Sunday, January 17, 2010

Tapas Night

Last Thursday was tapas night. I love tapas. I love the flavors. I love all the different tastes. It's fun to make - even more fun to eat, and it allows me to experiment with different foods and food combinations.

When I'm in the grocery store shopping for tapas it's rare that I bring a list with me, rather I'm flying by the seat of my pants and picking the foods that look fresh and/or interesting. I make up the dishes as I go in the store grouping the ingredients in the shopping cart that I'll later combine into a recipe. I'll start in the produce section; my train of thought goes something like this: "Oh, arugula is good. I like arugula it's kinda bitter so to make a salad with it maybe I'll do some tomatoes with it. Oh look cherry tomatoes!"
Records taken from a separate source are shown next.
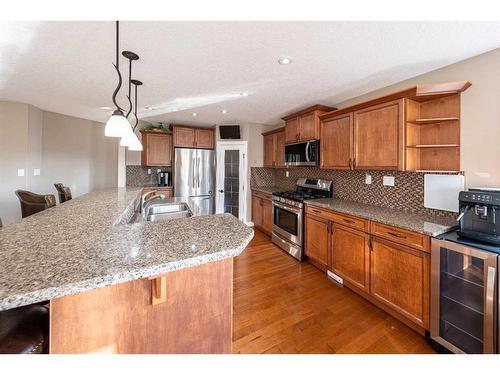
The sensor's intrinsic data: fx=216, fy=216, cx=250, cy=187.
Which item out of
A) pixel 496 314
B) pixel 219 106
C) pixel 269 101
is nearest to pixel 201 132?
pixel 219 106

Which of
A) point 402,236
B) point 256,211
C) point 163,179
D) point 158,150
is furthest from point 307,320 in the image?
point 158,150

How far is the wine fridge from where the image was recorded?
1387mm

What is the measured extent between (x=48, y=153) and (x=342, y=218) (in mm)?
5401

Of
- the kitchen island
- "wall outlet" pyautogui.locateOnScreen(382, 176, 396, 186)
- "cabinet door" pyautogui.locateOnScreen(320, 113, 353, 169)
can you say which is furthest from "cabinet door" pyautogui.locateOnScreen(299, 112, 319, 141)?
the kitchen island

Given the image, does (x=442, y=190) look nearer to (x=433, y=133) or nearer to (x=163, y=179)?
(x=433, y=133)

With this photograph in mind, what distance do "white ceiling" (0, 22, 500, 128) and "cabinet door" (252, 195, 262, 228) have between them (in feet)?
7.26

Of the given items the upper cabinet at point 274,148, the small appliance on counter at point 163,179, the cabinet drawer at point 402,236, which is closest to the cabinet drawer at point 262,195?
the upper cabinet at point 274,148

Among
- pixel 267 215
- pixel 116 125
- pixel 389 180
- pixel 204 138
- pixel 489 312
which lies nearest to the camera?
pixel 489 312

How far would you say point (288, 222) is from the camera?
3.45m

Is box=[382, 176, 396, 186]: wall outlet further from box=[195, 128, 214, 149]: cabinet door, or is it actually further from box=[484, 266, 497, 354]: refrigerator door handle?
box=[195, 128, 214, 149]: cabinet door

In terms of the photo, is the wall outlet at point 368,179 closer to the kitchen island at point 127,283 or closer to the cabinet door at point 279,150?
the cabinet door at point 279,150

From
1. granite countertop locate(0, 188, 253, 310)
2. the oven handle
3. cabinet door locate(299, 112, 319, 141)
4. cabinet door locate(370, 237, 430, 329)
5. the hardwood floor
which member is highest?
cabinet door locate(299, 112, 319, 141)

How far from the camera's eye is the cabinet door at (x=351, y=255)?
2201 mm
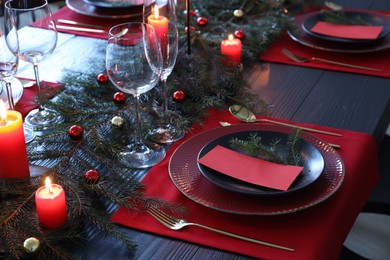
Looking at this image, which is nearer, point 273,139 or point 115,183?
A: point 115,183

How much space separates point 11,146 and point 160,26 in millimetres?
403

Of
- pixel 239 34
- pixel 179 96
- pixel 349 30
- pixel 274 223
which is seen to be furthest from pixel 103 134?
pixel 349 30

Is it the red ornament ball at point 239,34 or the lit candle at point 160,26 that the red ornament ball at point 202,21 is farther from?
the lit candle at point 160,26

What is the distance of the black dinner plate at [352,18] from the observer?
1.69m

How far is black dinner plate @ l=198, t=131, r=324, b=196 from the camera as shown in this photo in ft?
3.41

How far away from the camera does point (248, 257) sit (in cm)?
94

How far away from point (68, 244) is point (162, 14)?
0.56m

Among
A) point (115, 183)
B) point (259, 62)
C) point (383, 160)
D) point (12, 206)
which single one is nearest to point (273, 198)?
point (115, 183)

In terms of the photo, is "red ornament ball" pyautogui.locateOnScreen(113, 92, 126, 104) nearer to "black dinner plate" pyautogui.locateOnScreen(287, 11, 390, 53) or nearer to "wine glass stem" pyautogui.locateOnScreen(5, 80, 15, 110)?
"wine glass stem" pyautogui.locateOnScreen(5, 80, 15, 110)

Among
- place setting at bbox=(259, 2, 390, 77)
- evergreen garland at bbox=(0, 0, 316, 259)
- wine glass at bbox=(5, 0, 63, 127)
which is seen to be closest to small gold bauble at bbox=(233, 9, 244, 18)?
evergreen garland at bbox=(0, 0, 316, 259)

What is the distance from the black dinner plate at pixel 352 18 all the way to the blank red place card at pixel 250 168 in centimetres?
67

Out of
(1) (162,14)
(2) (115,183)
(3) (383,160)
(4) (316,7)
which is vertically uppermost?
(1) (162,14)

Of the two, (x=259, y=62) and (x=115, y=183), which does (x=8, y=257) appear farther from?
(x=259, y=62)

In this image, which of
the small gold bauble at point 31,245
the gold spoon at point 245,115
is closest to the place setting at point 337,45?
the gold spoon at point 245,115
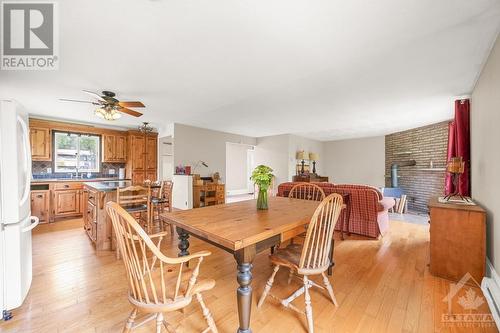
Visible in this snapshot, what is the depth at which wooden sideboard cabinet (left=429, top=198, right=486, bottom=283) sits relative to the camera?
1998mm

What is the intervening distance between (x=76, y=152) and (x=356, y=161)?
347 inches

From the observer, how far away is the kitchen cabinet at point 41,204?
420cm

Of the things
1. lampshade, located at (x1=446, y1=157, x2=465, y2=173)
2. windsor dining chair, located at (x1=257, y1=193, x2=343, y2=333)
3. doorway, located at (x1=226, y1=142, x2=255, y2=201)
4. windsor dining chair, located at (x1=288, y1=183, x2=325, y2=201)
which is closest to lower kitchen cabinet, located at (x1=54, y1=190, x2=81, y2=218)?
doorway, located at (x1=226, y1=142, x2=255, y2=201)

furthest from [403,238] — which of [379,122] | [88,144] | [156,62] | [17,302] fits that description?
[88,144]

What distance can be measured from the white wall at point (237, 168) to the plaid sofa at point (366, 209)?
4.73m

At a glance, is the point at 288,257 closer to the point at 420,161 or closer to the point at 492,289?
the point at 492,289

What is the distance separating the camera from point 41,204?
4270 millimetres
That's the first tapa. Thinly sliced avocado, roasted cherry tomatoes, and arugula. I whipped up a paprika vinaigrette to top it off. The result was pretty good. Roasting the cherry tomatoes took out the "spontaneous burst" of tomato you normally get when biting into these little guys and brought out the natural sweetness. The paprika vinaigrette was the bombdiggity.
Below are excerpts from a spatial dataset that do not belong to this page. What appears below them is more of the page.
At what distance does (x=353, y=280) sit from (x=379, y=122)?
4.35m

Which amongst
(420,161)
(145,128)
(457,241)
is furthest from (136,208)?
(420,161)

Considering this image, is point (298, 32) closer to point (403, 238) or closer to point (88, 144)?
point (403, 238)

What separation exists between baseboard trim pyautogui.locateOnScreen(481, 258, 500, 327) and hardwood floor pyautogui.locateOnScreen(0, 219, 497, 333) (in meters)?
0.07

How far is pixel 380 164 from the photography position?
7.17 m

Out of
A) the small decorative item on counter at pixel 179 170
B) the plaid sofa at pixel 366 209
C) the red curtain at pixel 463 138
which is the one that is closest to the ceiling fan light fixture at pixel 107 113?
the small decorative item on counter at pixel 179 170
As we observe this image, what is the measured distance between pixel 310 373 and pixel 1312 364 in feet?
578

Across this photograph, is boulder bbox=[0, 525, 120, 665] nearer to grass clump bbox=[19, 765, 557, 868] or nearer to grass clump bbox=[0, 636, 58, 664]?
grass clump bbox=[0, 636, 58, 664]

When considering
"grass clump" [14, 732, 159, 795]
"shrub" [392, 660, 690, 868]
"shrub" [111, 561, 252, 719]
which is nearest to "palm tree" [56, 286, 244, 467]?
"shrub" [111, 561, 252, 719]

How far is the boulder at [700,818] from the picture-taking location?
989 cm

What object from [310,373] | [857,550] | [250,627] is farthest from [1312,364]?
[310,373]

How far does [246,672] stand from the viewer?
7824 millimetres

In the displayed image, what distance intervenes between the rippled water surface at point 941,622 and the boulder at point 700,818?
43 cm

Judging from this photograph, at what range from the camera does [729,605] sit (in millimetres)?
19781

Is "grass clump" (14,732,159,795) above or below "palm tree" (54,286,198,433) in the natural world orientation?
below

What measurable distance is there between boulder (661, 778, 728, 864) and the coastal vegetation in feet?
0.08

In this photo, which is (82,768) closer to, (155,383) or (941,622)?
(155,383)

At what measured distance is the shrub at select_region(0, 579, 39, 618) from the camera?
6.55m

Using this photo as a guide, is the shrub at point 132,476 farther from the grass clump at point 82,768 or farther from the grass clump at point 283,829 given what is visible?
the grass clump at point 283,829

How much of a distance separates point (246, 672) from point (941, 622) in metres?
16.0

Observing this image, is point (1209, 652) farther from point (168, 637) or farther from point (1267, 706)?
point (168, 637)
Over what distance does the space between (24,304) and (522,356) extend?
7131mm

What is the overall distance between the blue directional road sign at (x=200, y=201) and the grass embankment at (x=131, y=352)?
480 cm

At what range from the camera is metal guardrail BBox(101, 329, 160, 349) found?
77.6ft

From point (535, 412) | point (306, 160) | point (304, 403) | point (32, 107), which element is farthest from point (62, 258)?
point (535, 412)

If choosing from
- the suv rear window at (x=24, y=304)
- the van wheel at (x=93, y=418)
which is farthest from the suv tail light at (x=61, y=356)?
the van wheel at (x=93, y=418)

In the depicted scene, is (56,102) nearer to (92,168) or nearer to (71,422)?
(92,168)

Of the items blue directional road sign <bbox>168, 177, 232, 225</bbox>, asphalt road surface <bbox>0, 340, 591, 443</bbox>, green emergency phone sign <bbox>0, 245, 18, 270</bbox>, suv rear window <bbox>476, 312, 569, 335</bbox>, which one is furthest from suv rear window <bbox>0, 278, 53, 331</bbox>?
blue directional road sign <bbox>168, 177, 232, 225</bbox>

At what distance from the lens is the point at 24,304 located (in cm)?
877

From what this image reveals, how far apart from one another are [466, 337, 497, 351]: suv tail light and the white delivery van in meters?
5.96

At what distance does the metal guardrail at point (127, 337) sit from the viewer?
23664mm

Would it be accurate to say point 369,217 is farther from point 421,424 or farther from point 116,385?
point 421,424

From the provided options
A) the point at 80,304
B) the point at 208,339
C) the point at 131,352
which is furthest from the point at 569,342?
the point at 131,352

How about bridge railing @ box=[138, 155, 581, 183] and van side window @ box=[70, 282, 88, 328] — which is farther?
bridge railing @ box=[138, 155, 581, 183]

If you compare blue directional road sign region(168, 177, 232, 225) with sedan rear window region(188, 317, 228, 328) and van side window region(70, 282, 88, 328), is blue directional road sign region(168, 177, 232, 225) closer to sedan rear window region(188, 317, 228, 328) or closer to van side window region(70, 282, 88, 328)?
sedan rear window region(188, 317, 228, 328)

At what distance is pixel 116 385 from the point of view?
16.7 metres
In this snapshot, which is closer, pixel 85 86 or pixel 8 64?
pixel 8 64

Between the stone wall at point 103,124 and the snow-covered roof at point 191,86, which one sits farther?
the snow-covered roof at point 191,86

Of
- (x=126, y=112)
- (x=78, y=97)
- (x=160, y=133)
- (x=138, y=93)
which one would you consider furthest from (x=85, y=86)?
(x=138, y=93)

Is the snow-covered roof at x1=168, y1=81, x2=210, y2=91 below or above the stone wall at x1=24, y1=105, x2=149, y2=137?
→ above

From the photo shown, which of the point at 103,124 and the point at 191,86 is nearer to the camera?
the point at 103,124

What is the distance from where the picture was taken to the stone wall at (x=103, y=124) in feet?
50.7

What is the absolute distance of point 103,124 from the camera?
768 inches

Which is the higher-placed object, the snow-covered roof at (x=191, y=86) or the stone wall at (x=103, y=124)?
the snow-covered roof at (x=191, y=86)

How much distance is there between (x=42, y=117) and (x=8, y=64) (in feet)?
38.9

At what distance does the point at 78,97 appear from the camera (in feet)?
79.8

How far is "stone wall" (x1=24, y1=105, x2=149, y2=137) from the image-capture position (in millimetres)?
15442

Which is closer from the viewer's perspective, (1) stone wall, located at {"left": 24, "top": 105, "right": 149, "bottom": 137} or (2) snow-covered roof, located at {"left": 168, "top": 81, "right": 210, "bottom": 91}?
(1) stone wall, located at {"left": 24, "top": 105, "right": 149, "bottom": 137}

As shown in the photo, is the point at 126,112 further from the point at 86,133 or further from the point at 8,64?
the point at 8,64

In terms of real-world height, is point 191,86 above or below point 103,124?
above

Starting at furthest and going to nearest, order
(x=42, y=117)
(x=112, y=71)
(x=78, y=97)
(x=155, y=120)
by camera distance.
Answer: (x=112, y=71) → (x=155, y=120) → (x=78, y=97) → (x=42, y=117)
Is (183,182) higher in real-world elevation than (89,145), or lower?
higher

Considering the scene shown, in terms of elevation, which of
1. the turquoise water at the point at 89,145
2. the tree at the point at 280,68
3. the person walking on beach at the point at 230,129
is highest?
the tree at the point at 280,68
The next tapa was a little more hearty. If you're looking for a rice/pasta/potato substitute try polenta, it's corn meal based and can be prepared the same way you would any of the above. I bought the pre-made polenta stuff that comes in a tube. This stuff is pre-cooked so all you have to do is heat it up. I cut it into 1/4" slices and pan fry in olive oil until I get a golden brown crust on both sides. I then topped it with garlic, baby bellas and fresh jalapeno. The combo was awesome.


This one is more finger food. It's a recipe my mom makes. Blue cheese and black olive paste. I found this roquefort style blue cheese made with goat milk (instead of sheep milk), so it's a bit softer - less crumbly, and I thought it spreaded nicely. For the olives I threw some pitted black olives I got from the olive bar at Whole Foods in the food processor and combined it with a bit of olive oil to make a paste. My mom puts pine nuts in her's - that is the way to go but I didn't have any, and didn't have the foresight during my seat of the pants grocery run to pick up any nuts. Oh well, still not bad.

Not pictured, I also made a small batch of cauliflower with white cheese sauce. Typical Belgian food. Consistently awesome.